*Work request*
Show each line in the listing below that contains the word "bars".

*Extracted material*

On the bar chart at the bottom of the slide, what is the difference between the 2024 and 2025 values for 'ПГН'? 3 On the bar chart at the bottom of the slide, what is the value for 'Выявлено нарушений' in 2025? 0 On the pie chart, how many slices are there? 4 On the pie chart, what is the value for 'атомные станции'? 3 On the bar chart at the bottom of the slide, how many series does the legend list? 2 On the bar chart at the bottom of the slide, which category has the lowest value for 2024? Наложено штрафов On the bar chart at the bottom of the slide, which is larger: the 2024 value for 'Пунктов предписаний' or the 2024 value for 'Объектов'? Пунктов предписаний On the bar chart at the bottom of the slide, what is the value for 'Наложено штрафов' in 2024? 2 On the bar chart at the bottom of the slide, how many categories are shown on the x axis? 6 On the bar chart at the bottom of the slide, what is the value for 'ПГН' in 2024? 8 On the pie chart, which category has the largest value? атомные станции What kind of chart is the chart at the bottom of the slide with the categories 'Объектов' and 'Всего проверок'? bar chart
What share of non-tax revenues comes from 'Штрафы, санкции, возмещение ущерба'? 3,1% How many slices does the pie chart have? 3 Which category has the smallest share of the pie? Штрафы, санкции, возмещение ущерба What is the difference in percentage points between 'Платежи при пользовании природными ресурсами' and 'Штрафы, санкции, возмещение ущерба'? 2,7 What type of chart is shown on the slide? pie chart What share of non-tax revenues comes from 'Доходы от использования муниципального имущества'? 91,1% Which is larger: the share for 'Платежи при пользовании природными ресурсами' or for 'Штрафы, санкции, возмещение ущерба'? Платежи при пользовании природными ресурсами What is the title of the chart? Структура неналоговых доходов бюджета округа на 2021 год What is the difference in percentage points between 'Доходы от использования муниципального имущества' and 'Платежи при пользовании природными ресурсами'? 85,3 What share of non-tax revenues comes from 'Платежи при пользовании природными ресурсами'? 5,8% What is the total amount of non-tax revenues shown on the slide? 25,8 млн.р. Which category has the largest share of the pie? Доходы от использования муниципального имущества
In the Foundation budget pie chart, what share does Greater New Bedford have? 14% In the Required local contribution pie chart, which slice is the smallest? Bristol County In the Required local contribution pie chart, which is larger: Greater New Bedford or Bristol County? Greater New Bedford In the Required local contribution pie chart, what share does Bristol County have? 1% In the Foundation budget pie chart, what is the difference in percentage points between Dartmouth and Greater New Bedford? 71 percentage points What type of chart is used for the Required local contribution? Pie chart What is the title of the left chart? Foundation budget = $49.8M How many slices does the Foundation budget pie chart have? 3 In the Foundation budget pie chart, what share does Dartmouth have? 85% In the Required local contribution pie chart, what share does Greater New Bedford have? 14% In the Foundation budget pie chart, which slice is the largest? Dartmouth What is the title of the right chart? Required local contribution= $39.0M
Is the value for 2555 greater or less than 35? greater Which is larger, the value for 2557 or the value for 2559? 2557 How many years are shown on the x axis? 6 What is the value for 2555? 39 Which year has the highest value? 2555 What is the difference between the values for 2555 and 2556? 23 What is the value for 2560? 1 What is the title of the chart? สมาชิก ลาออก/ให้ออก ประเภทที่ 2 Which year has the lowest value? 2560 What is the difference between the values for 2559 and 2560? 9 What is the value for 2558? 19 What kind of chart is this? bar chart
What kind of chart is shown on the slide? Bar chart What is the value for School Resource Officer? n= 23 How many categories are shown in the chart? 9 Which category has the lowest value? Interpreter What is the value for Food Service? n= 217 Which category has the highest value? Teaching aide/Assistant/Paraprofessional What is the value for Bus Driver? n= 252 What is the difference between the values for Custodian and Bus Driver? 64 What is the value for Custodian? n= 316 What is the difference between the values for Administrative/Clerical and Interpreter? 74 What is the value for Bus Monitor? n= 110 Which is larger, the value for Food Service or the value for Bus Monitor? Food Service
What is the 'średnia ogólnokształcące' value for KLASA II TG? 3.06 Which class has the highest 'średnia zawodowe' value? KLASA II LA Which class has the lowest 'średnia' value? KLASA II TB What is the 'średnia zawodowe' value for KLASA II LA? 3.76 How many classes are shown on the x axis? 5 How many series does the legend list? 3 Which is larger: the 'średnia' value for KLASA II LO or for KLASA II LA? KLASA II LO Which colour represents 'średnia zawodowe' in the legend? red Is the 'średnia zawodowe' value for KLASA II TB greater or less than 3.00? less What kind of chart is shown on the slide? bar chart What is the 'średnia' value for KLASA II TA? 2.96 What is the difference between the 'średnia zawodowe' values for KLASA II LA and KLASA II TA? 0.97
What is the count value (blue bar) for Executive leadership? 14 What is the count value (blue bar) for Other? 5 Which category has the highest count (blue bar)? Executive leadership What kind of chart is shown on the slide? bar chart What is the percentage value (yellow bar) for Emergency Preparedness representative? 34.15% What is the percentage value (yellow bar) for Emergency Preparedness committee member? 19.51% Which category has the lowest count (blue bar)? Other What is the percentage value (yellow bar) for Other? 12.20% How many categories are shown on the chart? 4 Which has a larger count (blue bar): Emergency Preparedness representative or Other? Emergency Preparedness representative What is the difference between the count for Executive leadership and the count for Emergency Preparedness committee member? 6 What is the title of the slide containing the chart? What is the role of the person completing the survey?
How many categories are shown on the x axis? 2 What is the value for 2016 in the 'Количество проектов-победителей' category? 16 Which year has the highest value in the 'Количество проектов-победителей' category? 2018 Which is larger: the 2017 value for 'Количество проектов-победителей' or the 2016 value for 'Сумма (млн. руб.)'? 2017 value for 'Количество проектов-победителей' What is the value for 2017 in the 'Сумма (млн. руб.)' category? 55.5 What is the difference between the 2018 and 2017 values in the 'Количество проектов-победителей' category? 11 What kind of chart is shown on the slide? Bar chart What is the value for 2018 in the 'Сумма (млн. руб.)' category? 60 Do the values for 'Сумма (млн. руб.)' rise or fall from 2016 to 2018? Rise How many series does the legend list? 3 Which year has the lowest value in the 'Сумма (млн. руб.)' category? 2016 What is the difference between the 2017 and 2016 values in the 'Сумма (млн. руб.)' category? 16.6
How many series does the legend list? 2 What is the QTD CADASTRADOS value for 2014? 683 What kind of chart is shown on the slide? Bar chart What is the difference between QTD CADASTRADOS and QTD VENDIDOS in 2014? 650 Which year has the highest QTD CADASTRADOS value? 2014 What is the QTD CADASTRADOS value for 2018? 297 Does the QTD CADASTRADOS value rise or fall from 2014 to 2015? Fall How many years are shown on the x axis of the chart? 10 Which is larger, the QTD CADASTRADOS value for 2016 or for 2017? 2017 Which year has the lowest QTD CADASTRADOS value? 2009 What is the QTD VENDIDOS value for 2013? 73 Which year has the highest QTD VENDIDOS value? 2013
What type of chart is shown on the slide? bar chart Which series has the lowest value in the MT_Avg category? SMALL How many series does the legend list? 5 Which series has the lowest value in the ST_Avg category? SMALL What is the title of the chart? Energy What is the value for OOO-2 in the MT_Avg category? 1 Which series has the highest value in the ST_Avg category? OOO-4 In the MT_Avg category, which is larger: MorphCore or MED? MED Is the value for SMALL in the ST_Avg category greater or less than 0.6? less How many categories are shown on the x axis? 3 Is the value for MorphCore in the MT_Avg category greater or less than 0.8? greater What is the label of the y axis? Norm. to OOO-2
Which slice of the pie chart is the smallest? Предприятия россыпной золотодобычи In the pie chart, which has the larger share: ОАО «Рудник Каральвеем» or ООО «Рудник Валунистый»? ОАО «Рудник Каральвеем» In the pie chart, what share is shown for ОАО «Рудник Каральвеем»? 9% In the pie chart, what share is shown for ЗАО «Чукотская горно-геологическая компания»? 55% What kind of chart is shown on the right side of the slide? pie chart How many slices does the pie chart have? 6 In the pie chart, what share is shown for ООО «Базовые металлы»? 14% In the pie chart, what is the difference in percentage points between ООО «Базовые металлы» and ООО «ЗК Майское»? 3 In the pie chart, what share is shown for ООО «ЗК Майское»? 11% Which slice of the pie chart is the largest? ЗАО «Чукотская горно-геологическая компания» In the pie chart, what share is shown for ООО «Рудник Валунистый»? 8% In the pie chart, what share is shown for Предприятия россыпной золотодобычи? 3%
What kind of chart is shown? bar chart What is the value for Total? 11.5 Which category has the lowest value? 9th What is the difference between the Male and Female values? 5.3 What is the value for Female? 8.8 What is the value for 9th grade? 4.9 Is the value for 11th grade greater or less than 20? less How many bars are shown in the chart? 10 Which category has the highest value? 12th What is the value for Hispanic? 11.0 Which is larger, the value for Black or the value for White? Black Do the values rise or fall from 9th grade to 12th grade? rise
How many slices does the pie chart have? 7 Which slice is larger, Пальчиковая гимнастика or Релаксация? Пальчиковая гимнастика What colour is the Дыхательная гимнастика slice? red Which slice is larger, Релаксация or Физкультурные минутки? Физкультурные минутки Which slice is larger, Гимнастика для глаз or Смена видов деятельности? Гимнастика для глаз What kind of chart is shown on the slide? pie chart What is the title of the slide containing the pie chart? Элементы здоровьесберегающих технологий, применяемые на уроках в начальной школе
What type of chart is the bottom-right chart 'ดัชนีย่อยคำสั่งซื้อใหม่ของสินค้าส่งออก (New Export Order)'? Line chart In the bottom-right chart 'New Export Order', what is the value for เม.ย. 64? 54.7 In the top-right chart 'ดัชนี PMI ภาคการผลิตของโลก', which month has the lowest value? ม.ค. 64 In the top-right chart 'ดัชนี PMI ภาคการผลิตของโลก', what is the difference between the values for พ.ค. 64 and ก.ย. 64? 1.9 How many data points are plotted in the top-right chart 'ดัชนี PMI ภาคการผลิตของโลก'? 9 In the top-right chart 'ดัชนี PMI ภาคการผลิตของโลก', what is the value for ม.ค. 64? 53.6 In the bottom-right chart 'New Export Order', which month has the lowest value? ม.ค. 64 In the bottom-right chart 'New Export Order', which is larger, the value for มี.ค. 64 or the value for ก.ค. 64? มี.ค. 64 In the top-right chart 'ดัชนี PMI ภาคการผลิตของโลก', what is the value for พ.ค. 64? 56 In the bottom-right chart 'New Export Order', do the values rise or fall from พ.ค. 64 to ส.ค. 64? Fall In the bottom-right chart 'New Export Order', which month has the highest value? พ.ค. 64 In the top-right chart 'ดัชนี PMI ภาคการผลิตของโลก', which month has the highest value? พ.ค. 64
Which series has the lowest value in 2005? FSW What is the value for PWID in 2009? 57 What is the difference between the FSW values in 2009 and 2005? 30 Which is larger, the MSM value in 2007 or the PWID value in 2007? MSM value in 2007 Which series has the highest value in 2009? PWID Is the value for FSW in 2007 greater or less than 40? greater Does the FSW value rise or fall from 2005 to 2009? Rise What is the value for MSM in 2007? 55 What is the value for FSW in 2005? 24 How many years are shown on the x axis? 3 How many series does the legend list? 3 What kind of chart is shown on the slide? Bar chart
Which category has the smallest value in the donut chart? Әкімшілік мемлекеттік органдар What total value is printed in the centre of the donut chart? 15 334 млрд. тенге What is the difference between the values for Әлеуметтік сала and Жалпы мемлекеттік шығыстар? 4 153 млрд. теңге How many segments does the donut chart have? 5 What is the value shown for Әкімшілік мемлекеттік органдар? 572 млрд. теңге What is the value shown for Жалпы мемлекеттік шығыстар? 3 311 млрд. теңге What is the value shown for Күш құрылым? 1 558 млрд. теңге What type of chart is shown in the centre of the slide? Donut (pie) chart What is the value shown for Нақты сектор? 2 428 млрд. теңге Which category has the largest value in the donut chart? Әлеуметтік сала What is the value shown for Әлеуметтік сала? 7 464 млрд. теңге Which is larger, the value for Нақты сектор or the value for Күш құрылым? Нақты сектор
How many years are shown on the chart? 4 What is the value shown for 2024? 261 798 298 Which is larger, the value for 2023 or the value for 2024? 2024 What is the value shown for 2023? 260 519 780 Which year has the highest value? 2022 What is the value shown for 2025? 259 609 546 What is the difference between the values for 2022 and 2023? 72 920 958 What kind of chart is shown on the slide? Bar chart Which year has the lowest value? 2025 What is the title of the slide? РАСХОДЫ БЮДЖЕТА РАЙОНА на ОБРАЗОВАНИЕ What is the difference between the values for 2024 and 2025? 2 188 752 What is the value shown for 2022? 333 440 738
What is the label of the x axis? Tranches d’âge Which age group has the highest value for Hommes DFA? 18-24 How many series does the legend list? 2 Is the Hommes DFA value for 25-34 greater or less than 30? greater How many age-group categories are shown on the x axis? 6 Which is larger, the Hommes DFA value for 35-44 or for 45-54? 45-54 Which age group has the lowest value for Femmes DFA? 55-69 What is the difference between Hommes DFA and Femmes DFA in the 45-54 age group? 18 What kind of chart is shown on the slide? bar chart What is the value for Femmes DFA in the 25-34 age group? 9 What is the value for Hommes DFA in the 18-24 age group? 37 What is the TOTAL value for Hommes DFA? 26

*Solved exercise*
What kind of chart is shown? bar chart What is the value for Total? 11.5 Which category has the lowest value? 9th What is the difference between the Male and Female values? 5.3 What is the value for Female? 8.8 What is the value for 9th grade? 4.9 Is the value for 11th grade greater or less than 20? less How many bars are shown in the chart? 10 Which category has the highest value? 12th What is the value for Hispanic? 11.0 Which is larger, the value for Black or the value for White? Black Do the values rise or fall from 9th grade to 12th grade? rise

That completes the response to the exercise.